# Jobs
1) According to the faculty profile below, which two foundations are named among those that gave Miñana small grants?
2) From the faculty profile below, retype the passage between "Associate Professor of" and "and Miñana’s students.", inclusive, with no changes.

Associate Professor of Spanish
Specialization
Early modern transatlantic (Spain and Latin America) studies, Cervantes, discourses of empire and resistance (early modern and 21st century), monster theory in US, Latin American, and Spanish cultures and politics (early modern and 21st century)


Rogelio Miñana studies the foundations of Hispanic/Latino cultures to gain a greater perspective on Spanish-speaking cultures today. He loves Don Quijote, and strongly believes that Cervantes’ masterpiece has changed his life and the lives of those who have read it – including Charles Dickens, Ernesto Che Guevara, Subcomandante Marcos, José Luis Rodríguez Zapatero (the prime minister of Spain), and Miñana’s students.

Miñana has published two books: one on early modern verisimilitude (or the relation between “truth” and fiction) and another on Cervantes and the discourse of monstrosity, numerous articles, and has had the privilege of exchanging ideas with audiences in Colombia, Mexico, Austria, and the U.S., among other countries. In his latest research project, Miñana examines how Don Quijote is re-signified as a universal symbol of nationalism, identity and resistance in contemporary Latin(o) America and Spain. Miñana has received small grants from a variety of foundations and institutions (including the Ford and Mellon foundations) and two awards for his graduate work in Canada and the U.S.

At Mount Holyoke, Miñana teaches courses that focus on the themes of empire, monstrosity, and identity in a wide range of early-modern and contemporary Spanish and Latin American cultural production, from Cervantes’s Don Quijote to the Zapatista revolution in today’s Southern Mexico, and from early-modern Latin American conquest narratives to today’s “war on terror."

# Raw records
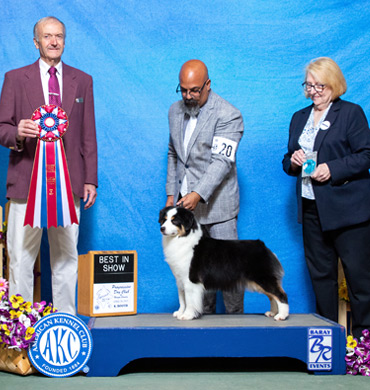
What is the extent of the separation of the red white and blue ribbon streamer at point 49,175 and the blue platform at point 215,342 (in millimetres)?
652

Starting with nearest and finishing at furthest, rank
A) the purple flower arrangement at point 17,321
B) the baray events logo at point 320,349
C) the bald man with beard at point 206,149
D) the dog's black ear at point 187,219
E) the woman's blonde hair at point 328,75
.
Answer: the purple flower arrangement at point 17,321 < the baray events logo at point 320,349 < the dog's black ear at point 187,219 < the woman's blonde hair at point 328,75 < the bald man with beard at point 206,149

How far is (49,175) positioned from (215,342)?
4.17ft

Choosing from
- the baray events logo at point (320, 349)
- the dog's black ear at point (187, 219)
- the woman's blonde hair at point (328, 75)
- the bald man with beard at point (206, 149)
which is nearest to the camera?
the baray events logo at point (320, 349)

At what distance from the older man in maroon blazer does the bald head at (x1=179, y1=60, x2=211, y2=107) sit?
57cm

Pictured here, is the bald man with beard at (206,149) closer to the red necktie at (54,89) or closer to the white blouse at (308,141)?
the white blouse at (308,141)

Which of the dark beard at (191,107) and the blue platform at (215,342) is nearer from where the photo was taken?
the blue platform at (215,342)

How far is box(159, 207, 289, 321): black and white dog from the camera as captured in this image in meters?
2.89

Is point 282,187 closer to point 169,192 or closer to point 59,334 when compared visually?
point 169,192

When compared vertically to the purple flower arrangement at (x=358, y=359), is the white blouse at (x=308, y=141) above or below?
above

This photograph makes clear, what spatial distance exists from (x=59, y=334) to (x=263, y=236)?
188 centimetres

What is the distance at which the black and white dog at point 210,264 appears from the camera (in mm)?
2895

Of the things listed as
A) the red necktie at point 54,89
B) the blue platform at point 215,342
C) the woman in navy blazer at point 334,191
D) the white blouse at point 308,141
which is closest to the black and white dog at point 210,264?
the blue platform at point 215,342

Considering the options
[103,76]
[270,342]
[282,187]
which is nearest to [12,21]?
[103,76]

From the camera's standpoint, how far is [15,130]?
2.95 metres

# Solutions to the problems
1) The Ford and Mellon foundations.

2)
Associate Professor of Spanish
Specialization
Early modern transatlantic (Spain and Latin America) studies, Cervantes, discourses of empire and resistance (early modern and 21st century), monster theory in US, Latin American, and Spanish cultures and politics (early modern and 21st century)


Rogelio Miñana studies the foundations of Hispanic/Latino cultures to gain a greater perspective on Spanish-speaking cultures today. He loves Don Quijote, and strongly believes that Cervantes’ masterpiece has changed his life and the lives of those who have read it – including Charles Dickens, Ernesto Che Guevara, Subcomandante Marcos, José Luis Rodríguez Zapatero (the prime minister of Spain), and Miñana’s students.